Texte fourni -
▬▬▬

Ces deux femmes nues et enlacées, l'Europe et l'Afrique, l'une blanche, l'autre noire, incarnent les continents, même si elles sont aussi nommées Les deux Odalisques en une présentation propre à l'Orient fantasmé du XIXe siècle. Jules-Robert Auguste (1789-1850), dit Monsieur Auguste, a parcouru "l'Orient" des années romantiques et Delacroix trouva dans son atelier une certaine inspiration après 1820.
Après l'Egypte et le Maghreb, le visiteur ira vers l'Afrique subsaharienne, les Indes, les îles du Pacifique, les Antilles... Chemin faisant, on découvrira des artistes du XX° siècle pour la plupart généralement inconnus. Dans la foulée de l'Orientalisme du XIXe siècle, les œuvres marient l'exotisme aux préjugés du temps, voire à la propagande contemporaine des expositions coloniales (Marseille 1922, Paris 1931).
AFRIQUE DU NORD
Les œuvres consacrées à cette région prolongent le regard de l'Orientalisme “classique”. Les femmes voilées (Emile Bernard) ou dénudées (Jules Migonney) appartiennent au thème déjà traditionnel du fantasme sexuel sur la femme d'Orient. Puis les paysages (Maurice Rodieux, André Suréda) persévèrent dans la vision documentaire auquel le public était habitué depuis le milieu du XIXe siècle.
La toile d'Emile Bernard (1894-1941), qui avait été improprement appelée La Fête arabe (!), donne à voir le désespoir d'une veuve, entourée de ses parentes et voisines unies dans la douleur. Le bleu domine excluant le noir comme couleur du deuil.
Jules Migonney (1876-1929) fut pensionnaire à Alger de la villa Abd-el-Tif qui accueillit des artistes de 1907 à 1961. Il reprit le thème de l'Odalisque dans une série de gravures sur bois, où le blanc des corps dénudés, alanguis et exposés jaillit du décor.

▬▬▬

Jeu de données -
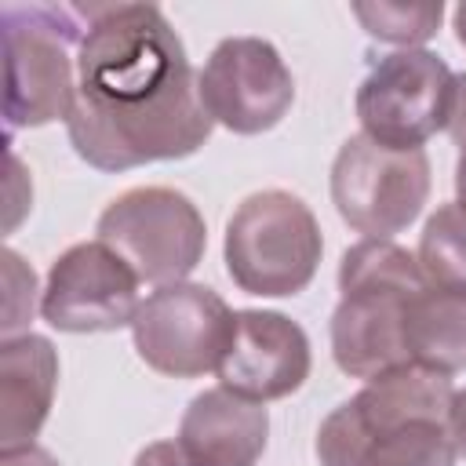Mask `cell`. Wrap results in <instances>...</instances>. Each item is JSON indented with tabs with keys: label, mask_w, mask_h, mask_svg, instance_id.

▬▬▬

Consignes -
**A.** D'après le texte sur l'art orientaliste et colonial, de quelle année à quelle année la villa Abd-el-Tif a-t-elle accueilli des artistes ?
**B.** Recopiez fidèlement le passage du texte sur l'art orientaliste et colonial qui commence par « Après l'Egypte et » et se poursuit jusqu'à « milieu du XIXe siècle. ».
**C.** Poursuivez le texte sur l'art orientaliste et colonial en rédigeant la partie qui vient après sa dernière phrase.

Réponses -
**A.** De 1907 à 1961.

**B.**
Après l'Egypte et le Maghreb, le visiteur ira vers l'Afrique subsaharienne, les Indes, les îles du Pacifique, les Antilles... Chemin faisant, on découvrira des artistes du XX° siècle pour la plupart généralement inconnus. Dans la foulée de l'Orientalisme du XIXe siècle, les œuvres marient l'exotisme aux préjugés du temps, voire à la propagande contemporaine des expositions coloniales (Marseille 1922, Paris 1931).
AFRIQUE DU NORD
Les œuvres consacrées à cette région prolongent le regard de l'Orientalisme “classique”. Les femmes voilées (Emile Bernard) ou dénudées (Jules Migonney) appartiennent au thème déjà traditionnel du fantasme sexuel sur la femme d'Orient. Puis les paysages (Maurice Rodieux, André Suréda) persévèrent dans la vision documentaire auquel le public était habitué depuis le milieu du XIXe siècle.

**C.**
L'exotisme s'exprime enfin par les tapis et le plateau du thé plus que par la nudité pour ces Deux Mauresques (1913-14).
Ici l'exotisme c'est la lumière. Un îlot de verdure fait tache au milieu des teintes pastel de la ville sainte dont on aperçoit des mosquées à l'horizon. L'animation urbaine vient ensuite.
Le monde urbain encore avec André Suréda (1872-1930). L'ile de Djerba compte un grand nombre de mosquées très anciennes qui ont pu séduire le peintre par leurs formes presque naïves.
La Fête arabe se déroule dans la campagne de Tlemcen. La composition du tableau repose sur un contraste de l'intensité lumineuse. Au premier plan, le groupe de femmes, peint presque à contre-jour, s'oppose à la foule baignée de soleil des pèlerins réunis devant le marabout d'un saint homme à l'arrière-plan.
André Suréda dont l'œuvre tranche par sa palette d'inspiration venue du fauvisme est un incontournable de cette exposition qui met l'accent à la fois sur l'environnement et sur l'individu.
L'AFRIQUE AU SUD DU SAHARA
La notoriété de Gorée provient de sa fonction d'étape dans le commerce des hommes arrachés à l'Afrique. On sait moins le rôle des signares, ces femmes d'affaires qui y édifièrent bâtiments et fortunes. A la date du tableau, le trafic d'esclaves a cessé, et la colonisation du Sénégal ne s'est pas encore produite.
Ces deux grands portraits sont dus à un peintre officiel de la Marine, Fernand Lantoine (1876-1956) qui a longtemps voyagé au Sénégal. Le regard de cette jeune femme est particulièrement expressif.
Un des plus beaux portraits de l'exposition !
Dans cette exposition, au rayon des peintures souhaitant nous parler de l'Afrique subsaharienne, le portrait de ce mangeur de kât est l'une des rares œuvres atteignant un peu à l'intime, au privé. Antoine Lyée de Belleau (1898-1981) voyagea en Afrique de l'Est où le kât (ou qat) constitue un populaire et puissant narcotique. L'attitude rend bien l'endormissement du sujet.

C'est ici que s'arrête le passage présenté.